Feature

Weather Radar: Reducing the Delay

Published on July 7th, 2016

Did you know that Doppler Weather Radar images from the National Weather Service (NWS) are not live? Scanning the atmosphere takes time and typically results in a delay of four to six minutes between image updates. When it comes to thunderstorms, a lot can happen in four to six minutes. In this report, meteorologist Mark Thornton describes how an upgrade to the NWS radar network is designed to refresh imagery more frequently…

Introduction
Doppler Weather Radar is your best defense against a hair-raising and wind-blown encounter with thunderstorms. The 155 stations in the National Weather Service’s (NWS) network provide overlapping, ground-based coverage of the nation’s inland and coastal boating areas. With an effective range of approximately 120 nautical miles, data from the NWS radar network is not accessible if you are well offshore. (Regardless of how you obtain your radar imagery, you are viewing NWS data as theirs is the only national radar network.)

Figure 1: The NWS’s Volume Coverage Pattern (VCP) 12.

Scanning The Atmosphere
Strong thunderstorms may be several miles high, and so the radar station must collect data from the Earth’s surface up into the upper reaches of the atmosphere in order to completely analyze the storm. Stations use a variety of scanning strategies, called Volume Coverage Patterns (VCP) to accomplish this goal. The antenna makes an initial, or base, scan by making one complete revolution at an elevation of 0.5° above the Earth’s surface, alternating between emitting and collecting backscattered energy pulses. When this base scan is complete, the antenna completes additional scans, repeatedly increasing the elevation by about one degree, until the highest elevation of the VCP is reached. The highest elevation scanned by NWS radar is 19.5°.

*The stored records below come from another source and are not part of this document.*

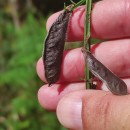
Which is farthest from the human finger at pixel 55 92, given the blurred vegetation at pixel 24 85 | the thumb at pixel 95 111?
the blurred vegetation at pixel 24 85

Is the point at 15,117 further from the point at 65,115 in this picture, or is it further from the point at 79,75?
the point at 65,115

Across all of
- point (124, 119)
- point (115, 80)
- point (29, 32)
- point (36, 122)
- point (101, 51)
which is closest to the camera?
point (124, 119)

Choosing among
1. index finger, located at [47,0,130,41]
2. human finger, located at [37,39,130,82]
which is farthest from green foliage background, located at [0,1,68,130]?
index finger, located at [47,0,130,41]

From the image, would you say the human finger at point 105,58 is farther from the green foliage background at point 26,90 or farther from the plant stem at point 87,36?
the green foliage background at point 26,90

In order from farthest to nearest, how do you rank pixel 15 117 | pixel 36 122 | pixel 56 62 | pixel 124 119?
pixel 15 117 → pixel 36 122 → pixel 56 62 → pixel 124 119

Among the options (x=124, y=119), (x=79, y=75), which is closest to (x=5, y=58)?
(x=79, y=75)
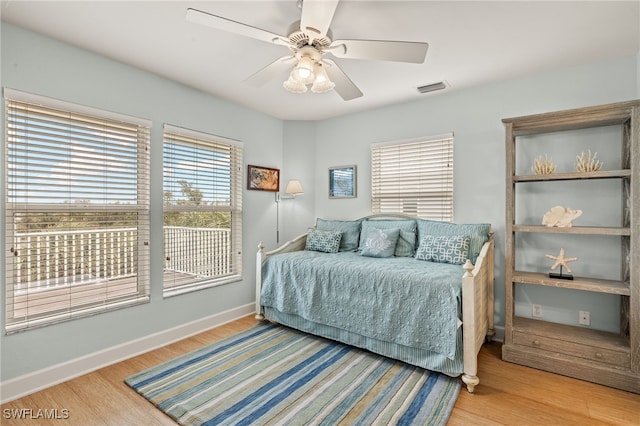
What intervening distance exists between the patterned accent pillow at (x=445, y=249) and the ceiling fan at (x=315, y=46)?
1635 mm

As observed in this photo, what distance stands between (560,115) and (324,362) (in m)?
2.64

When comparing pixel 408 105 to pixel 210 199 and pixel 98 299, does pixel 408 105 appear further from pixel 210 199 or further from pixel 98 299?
pixel 98 299

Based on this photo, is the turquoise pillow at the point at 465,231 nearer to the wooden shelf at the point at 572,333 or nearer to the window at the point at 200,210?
the wooden shelf at the point at 572,333

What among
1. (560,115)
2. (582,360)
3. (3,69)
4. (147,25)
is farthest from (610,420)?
(3,69)

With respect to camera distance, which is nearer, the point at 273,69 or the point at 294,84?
the point at 294,84

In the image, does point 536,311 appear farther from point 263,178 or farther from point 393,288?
point 263,178

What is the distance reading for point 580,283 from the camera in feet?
7.52

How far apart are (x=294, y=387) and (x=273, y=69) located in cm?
215

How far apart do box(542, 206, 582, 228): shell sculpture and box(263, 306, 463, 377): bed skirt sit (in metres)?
1.15

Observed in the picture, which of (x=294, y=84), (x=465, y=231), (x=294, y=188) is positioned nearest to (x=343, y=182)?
(x=294, y=188)

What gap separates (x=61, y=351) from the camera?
2.25 metres

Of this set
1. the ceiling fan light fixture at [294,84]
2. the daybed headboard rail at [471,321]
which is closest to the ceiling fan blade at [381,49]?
the ceiling fan light fixture at [294,84]

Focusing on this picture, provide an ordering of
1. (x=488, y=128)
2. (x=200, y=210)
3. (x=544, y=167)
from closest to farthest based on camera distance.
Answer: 1. (x=544, y=167)
2. (x=488, y=128)
3. (x=200, y=210)

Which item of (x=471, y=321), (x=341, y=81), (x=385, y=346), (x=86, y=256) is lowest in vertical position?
(x=385, y=346)
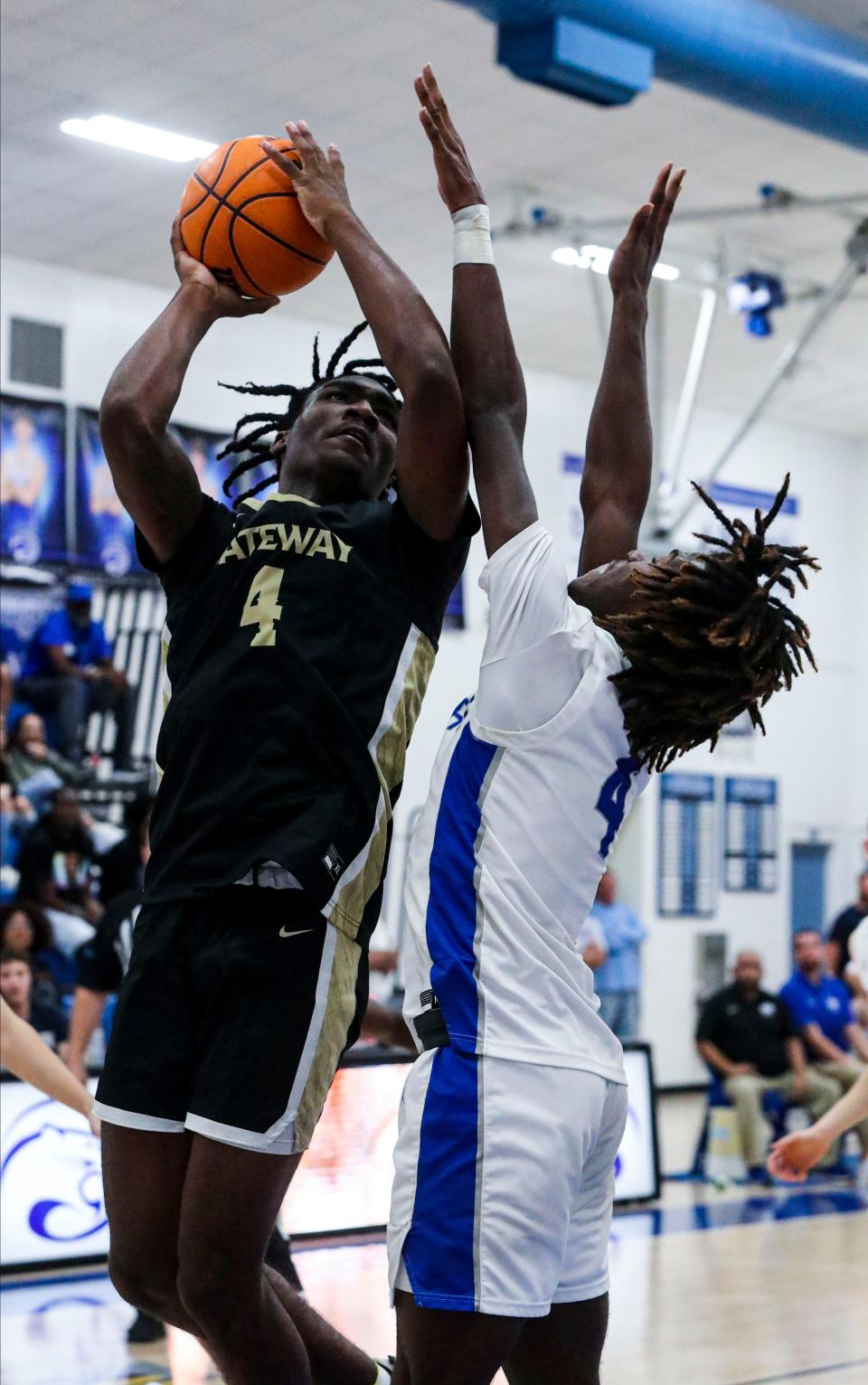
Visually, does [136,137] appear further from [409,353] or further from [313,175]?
[409,353]

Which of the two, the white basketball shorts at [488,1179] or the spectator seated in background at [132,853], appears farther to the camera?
the spectator seated in background at [132,853]

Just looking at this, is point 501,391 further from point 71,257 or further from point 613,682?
point 71,257

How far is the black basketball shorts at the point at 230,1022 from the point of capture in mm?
3096

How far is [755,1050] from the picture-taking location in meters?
12.6

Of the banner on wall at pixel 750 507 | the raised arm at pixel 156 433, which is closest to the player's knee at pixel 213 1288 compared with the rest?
the raised arm at pixel 156 433

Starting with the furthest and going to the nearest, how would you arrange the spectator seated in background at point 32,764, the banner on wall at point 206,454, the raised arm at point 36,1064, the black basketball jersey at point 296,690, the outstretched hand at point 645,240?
the banner on wall at point 206,454
the spectator seated in background at point 32,764
the raised arm at point 36,1064
the outstretched hand at point 645,240
the black basketball jersey at point 296,690

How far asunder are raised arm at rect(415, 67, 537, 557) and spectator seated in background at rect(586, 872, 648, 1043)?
39.6 feet

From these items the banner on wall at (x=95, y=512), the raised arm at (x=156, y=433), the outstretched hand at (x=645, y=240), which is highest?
the banner on wall at (x=95, y=512)

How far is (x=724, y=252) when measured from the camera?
13.8m

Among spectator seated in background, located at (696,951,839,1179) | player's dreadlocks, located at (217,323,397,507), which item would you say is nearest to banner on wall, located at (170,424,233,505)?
spectator seated in background, located at (696,951,839,1179)

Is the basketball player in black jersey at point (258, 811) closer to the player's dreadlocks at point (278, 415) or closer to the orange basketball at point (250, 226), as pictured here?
the orange basketball at point (250, 226)

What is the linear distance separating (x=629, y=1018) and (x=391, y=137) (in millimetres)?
8126

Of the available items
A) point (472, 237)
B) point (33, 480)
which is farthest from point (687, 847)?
point (472, 237)

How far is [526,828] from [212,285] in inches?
52.9
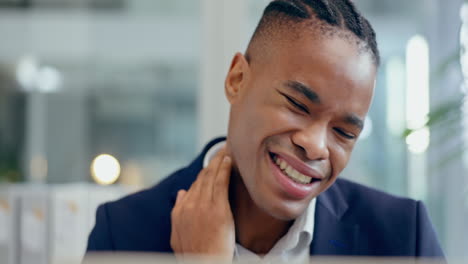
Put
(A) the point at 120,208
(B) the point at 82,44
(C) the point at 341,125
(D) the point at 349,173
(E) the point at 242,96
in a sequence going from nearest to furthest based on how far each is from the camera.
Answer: (C) the point at 341,125
(E) the point at 242,96
(A) the point at 120,208
(D) the point at 349,173
(B) the point at 82,44

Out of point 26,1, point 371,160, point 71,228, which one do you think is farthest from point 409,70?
point 26,1

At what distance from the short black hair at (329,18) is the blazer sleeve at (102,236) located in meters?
0.46

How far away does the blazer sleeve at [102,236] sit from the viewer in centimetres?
126

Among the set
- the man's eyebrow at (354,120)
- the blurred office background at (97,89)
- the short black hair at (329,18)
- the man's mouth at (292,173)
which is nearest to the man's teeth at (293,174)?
the man's mouth at (292,173)

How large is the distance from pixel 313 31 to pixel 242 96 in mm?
173

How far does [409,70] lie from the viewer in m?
2.67

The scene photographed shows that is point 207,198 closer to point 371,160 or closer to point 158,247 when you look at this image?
point 158,247

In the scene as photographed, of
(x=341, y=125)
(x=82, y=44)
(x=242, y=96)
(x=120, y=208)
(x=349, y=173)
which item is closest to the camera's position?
(x=341, y=125)

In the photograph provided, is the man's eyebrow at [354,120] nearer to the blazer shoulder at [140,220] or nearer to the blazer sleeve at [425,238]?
the blazer sleeve at [425,238]

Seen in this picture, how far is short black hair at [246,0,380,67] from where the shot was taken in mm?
1116

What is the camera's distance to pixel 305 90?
1.07 metres

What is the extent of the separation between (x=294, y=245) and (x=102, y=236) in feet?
1.15

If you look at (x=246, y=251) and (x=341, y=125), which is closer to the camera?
(x=341, y=125)

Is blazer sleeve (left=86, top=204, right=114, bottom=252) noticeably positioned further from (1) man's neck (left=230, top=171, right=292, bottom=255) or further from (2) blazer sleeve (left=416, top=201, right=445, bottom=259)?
(2) blazer sleeve (left=416, top=201, right=445, bottom=259)
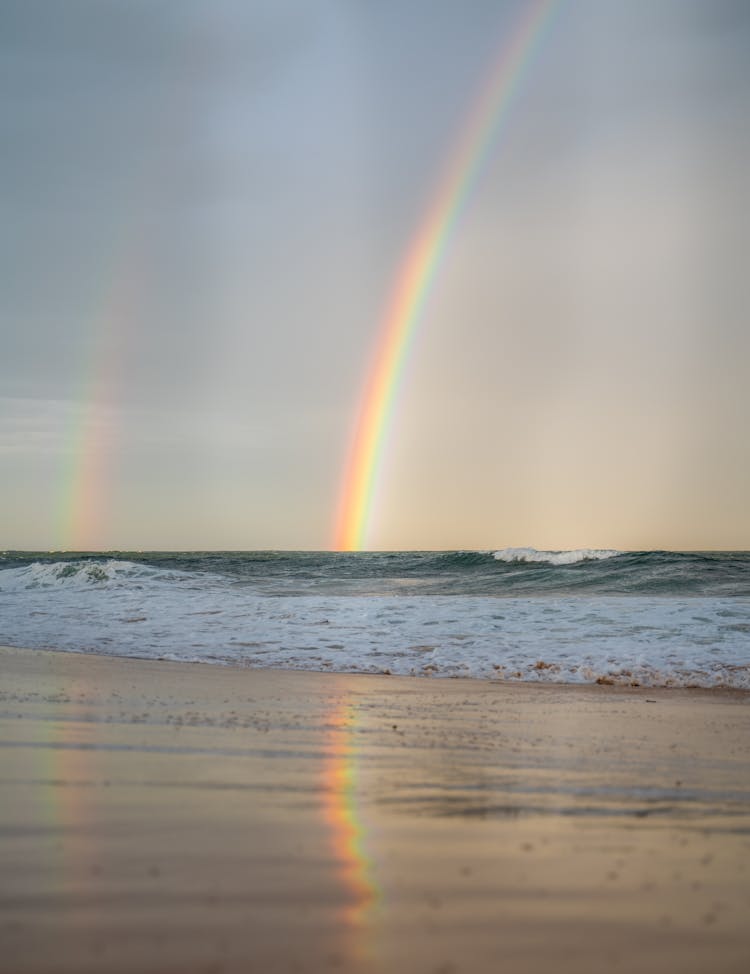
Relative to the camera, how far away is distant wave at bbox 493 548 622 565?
32375 millimetres

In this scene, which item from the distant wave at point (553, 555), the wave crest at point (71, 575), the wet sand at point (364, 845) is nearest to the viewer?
the wet sand at point (364, 845)

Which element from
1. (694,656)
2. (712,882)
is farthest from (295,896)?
(694,656)

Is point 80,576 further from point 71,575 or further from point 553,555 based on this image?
point 553,555

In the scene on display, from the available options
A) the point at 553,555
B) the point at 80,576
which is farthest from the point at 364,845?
the point at 553,555

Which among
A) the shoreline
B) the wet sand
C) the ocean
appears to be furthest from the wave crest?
the wet sand

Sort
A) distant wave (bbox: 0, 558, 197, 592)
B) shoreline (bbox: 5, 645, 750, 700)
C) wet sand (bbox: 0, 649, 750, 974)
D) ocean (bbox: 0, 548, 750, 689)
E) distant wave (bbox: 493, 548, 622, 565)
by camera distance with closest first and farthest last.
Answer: wet sand (bbox: 0, 649, 750, 974)
shoreline (bbox: 5, 645, 750, 700)
ocean (bbox: 0, 548, 750, 689)
distant wave (bbox: 0, 558, 197, 592)
distant wave (bbox: 493, 548, 622, 565)

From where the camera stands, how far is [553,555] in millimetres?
34938

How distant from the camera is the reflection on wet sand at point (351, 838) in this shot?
2.15 m

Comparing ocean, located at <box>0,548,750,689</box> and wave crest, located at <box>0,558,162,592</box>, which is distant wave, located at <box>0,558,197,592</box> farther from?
ocean, located at <box>0,548,750,689</box>

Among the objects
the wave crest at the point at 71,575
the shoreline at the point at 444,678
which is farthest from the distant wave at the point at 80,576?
the shoreline at the point at 444,678

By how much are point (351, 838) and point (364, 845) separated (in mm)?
95

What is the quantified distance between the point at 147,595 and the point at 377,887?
1665cm

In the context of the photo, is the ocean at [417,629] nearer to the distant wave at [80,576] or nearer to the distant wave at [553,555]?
the distant wave at [80,576]

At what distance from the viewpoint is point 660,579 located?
23.5 meters
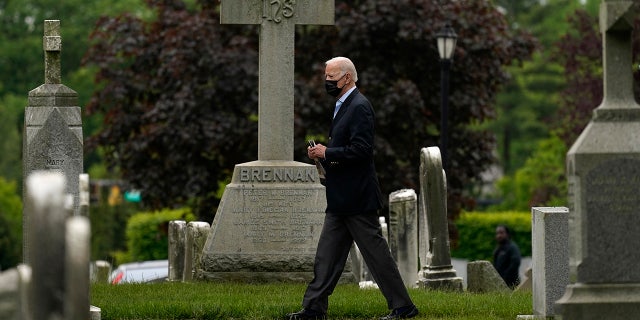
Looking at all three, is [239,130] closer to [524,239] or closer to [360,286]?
[360,286]

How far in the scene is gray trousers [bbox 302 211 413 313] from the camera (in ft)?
37.9

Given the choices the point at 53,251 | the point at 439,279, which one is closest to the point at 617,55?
the point at 53,251

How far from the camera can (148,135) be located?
26.7 meters

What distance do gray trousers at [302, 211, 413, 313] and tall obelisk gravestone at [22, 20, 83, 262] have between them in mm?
1965

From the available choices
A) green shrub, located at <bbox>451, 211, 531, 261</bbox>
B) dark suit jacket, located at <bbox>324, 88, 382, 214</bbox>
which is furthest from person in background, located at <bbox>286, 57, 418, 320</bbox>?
green shrub, located at <bbox>451, 211, 531, 261</bbox>

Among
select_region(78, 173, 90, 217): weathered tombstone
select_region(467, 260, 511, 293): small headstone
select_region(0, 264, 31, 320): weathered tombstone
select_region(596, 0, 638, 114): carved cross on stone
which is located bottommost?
select_region(467, 260, 511, 293): small headstone

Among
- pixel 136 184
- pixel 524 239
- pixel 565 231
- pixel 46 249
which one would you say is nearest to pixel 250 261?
pixel 565 231

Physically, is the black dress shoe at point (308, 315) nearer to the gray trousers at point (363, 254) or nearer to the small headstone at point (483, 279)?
the gray trousers at point (363, 254)

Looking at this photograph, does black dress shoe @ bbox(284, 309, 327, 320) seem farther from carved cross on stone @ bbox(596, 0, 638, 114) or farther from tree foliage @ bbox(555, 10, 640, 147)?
tree foliage @ bbox(555, 10, 640, 147)

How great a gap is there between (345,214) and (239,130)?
47.1 ft

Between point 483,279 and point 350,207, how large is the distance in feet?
16.4

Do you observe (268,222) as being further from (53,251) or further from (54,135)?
(53,251)

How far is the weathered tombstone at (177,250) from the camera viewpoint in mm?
17609

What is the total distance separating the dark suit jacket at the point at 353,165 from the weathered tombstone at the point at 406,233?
530 centimetres
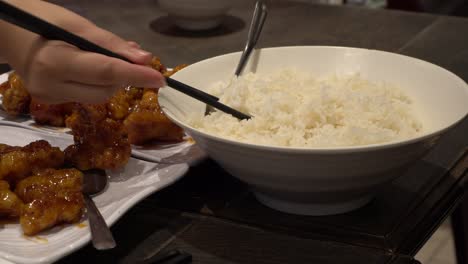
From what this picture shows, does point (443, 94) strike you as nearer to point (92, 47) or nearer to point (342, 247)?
point (342, 247)

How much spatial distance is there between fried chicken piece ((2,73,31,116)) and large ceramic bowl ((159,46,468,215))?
0.39m

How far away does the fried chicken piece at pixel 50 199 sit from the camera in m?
0.97

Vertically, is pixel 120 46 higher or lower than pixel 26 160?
higher

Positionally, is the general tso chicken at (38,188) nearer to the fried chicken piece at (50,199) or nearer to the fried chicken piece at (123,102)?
the fried chicken piece at (50,199)

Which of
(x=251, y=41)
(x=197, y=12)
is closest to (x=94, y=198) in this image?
(x=251, y=41)

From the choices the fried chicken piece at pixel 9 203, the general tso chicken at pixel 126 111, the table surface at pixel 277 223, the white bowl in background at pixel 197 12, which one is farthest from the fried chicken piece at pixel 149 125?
the white bowl in background at pixel 197 12

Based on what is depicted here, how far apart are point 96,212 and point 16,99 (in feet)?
1.78

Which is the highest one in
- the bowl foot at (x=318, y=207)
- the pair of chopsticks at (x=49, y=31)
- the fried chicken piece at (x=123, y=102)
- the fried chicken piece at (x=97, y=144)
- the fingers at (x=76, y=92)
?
the pair of chopsticks at (x=49, y=31)

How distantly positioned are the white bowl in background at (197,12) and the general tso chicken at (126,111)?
30.6 inches

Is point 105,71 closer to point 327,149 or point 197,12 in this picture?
point 327,149

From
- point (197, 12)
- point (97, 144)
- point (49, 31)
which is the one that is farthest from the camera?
point (197, 12)

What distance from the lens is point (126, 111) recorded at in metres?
1.36

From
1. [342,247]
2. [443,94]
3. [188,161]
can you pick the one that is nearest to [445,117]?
[443,94]

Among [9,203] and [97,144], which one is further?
[97,144]
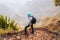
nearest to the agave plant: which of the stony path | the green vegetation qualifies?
the green vegetation

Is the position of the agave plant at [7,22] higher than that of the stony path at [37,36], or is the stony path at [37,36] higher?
the agave plant at [7,22]

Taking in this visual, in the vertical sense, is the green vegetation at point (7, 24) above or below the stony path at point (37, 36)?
above

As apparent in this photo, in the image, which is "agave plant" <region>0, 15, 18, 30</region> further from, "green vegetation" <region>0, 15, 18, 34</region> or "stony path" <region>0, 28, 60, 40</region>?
"stony path" <region>0, 28, 60, 40</region>

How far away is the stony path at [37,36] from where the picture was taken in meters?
3.44

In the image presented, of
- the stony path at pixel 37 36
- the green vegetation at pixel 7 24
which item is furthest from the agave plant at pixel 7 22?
the stony path at pixel 37 36

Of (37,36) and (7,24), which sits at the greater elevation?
(7,24)

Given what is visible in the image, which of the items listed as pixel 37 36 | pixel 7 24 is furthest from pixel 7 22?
pixel 37 36

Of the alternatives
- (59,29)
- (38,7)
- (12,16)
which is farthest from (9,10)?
(59,29)

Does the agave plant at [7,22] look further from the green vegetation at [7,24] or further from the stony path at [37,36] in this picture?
the stony path at [37,36]

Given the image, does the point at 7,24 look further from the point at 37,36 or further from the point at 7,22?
the point at 37,36

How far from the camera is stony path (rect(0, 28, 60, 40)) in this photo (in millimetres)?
3438

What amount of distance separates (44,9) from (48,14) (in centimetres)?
9

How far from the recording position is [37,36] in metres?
3.56

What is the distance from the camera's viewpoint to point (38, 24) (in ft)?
11.8
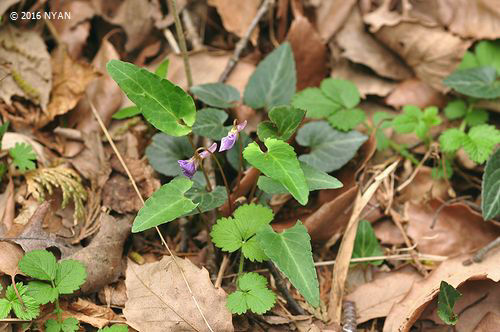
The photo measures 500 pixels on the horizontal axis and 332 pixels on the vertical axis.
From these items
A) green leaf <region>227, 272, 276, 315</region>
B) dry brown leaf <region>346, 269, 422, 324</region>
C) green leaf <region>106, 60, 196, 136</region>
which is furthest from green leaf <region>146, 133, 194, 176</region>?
dry brown leaf <region>346, 269, 422, 324</region>

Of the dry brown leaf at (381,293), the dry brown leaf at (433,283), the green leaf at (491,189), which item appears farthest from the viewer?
the green leaf at (491,189)

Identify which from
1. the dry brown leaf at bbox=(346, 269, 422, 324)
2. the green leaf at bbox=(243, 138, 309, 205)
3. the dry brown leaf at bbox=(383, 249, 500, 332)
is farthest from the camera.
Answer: the dry brown leaf at bbox=(346, 269, 422, 324)

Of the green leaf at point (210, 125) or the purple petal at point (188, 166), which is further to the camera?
the green leaf at point (210, 125)

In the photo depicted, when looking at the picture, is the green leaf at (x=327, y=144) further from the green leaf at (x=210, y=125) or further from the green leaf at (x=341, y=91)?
the green leaf at (x=210, y=125)

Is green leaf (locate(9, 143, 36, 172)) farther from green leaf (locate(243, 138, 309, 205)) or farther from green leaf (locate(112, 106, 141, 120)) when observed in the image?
green leaf (locate(243, 138, 309, 205))

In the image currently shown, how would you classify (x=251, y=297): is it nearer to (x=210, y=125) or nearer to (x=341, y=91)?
(x=210, y=125)

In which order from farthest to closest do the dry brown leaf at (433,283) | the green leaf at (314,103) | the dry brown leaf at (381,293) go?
1. the green leaf at (314,103)
2. the dry brown leaf at (381,293)
3. the dry brown leaf at (433,283)

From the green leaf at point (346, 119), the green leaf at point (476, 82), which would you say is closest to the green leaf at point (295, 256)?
the green leaf at point (346, 119)
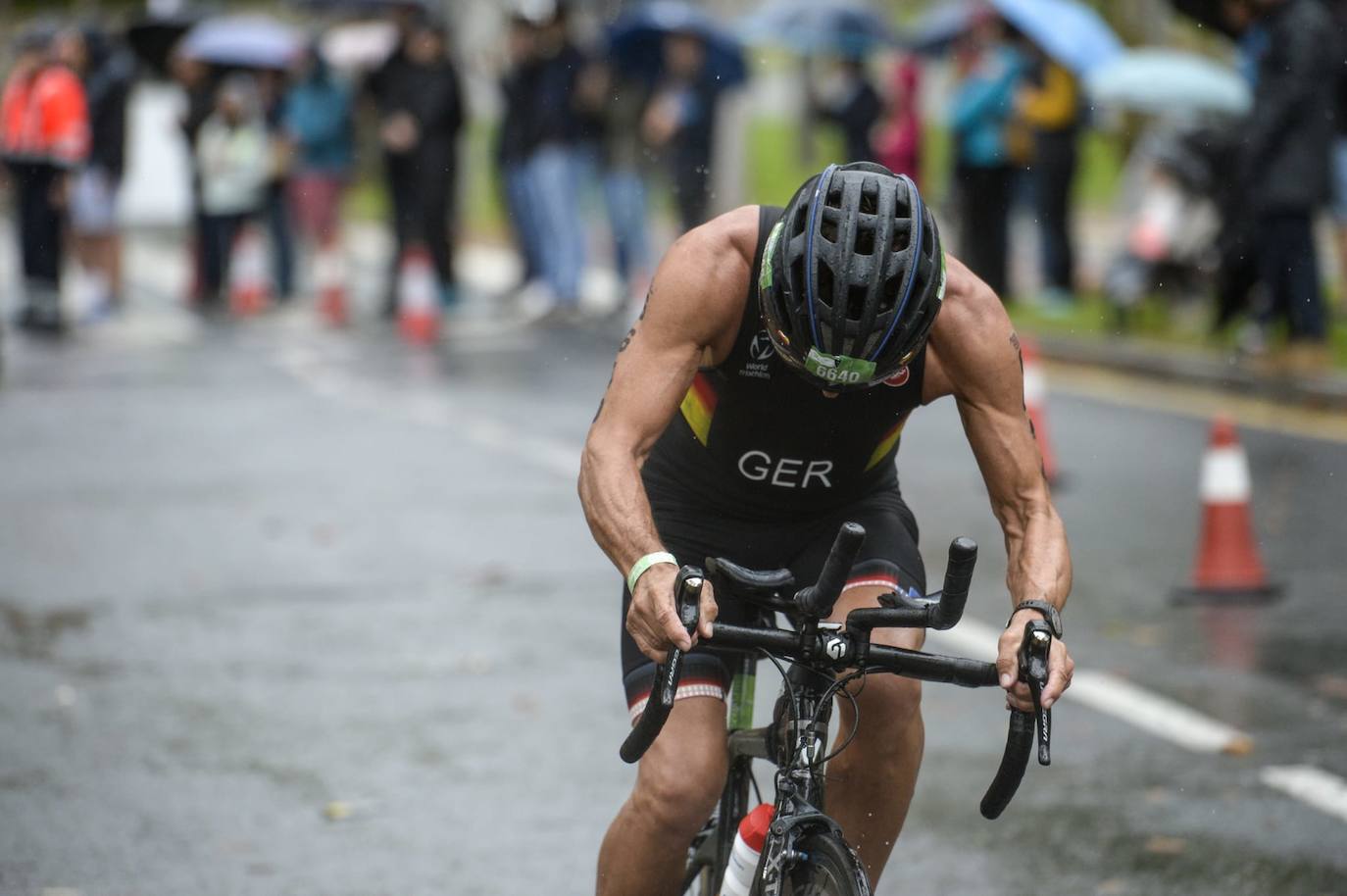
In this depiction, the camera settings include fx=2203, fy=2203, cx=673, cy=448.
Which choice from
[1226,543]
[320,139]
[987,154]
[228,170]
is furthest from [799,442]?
[228,170]

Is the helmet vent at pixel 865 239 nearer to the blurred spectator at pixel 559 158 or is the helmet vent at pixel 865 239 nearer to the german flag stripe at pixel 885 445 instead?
the german flag stripe at pixel 885 445

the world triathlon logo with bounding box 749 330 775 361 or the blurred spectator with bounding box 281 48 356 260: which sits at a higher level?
the world triathlon logo with bounding box 749 330 775 361

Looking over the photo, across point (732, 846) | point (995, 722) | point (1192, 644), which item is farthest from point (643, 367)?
point (1192, 644)

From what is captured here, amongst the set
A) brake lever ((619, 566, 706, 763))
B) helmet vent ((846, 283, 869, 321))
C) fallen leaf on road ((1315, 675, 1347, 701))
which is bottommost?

Caution – Radar Images Are Not Live!
Executing the scans and collecting and processing the data for a VCP takes several minutes. For VCPs used during thunderstorm events, this can take from four to six minutes. As a result, radar images are not live, and may be anywhere from a few seconds to six minutes old. Fast-moving thunderstorms can travel six miles or more between updates, and therefore may be much closer than they appear on an outdated radar image. Comparing the image’s time stamp to the current time is critically important when thunderstorms are approaching.

In addition to covering a lot of ground, thunderstorms may significantly strengthen in the four to six minutes between image updates. For the forecasters at the NWS who are responsible for issuing severe weather warnings, the interval between updates is an extremely long time.

Figure 2: The NWS’s Volume Coverage Pattern (VCP) 12.

MESO-SAILS To The Rescue
MESO-SAILS (Multiple Elevation Scan Option-Supplemental Adaptive Intra-Volume Low-Level Scan) is currently being tested at several NWS radar stations. (Implementation of MESO-SAILS across the NWS radar network is expected by late 2016.) This software upgrade allows a NWS forecaster to modify the radar’s scanning strategy (VCP), and considerably shorten the time interval between base scans. This dramatic improvement is achieved by interrupting the normal progression of the VCP (increasing scan angles) and conducting an additional base scan. The traditional use of VCP 12 (Figure 2) takes approximately 253 seconds to complete and includes scans at 0.5, 0.9, 1.3, 1.8, 2.4, 3.1, 4.0, 5.1, 6.4, 8.0, 10.0, 12.5, 15.6, and 19.5 degrees.

Figure 3: VCP 12 with additional base scans.

A version of VCP 12 using one of the MESO-SAILS options (Figure 3) includes three additional base scans. The additional base scans are inserted between the 1.3° and 1.8° scans, the 4.0° and 5.1° scans, and the 8.0° and 10.0° scans. While these three additional scans increase the total time of completing the VCP by 93 seconds (to 336 seconds), additional base scans are available every 70 to 90 seconds. Dramatically reducing the time between radar updates will prove advantageous to NWS forecasters trying to issue storm warnings, and to recreational boaters facing an approaching squall line.

MESO-SAILS In Action
As I was writing this article, a squall line swept across my home waters of Lake Erie at nearly 40 knots. NWS Cleveland is a MESO-SAILS test site and used the upgrade to monitor the approach and evolution of the system. The SAILS label in the lower right corner of my radar application (Figure 4) let me know that MESO-SAILS was in use and that I would benefit from more timely radar data. Getting a fresh look at the system every 90 seconds was a big advantage.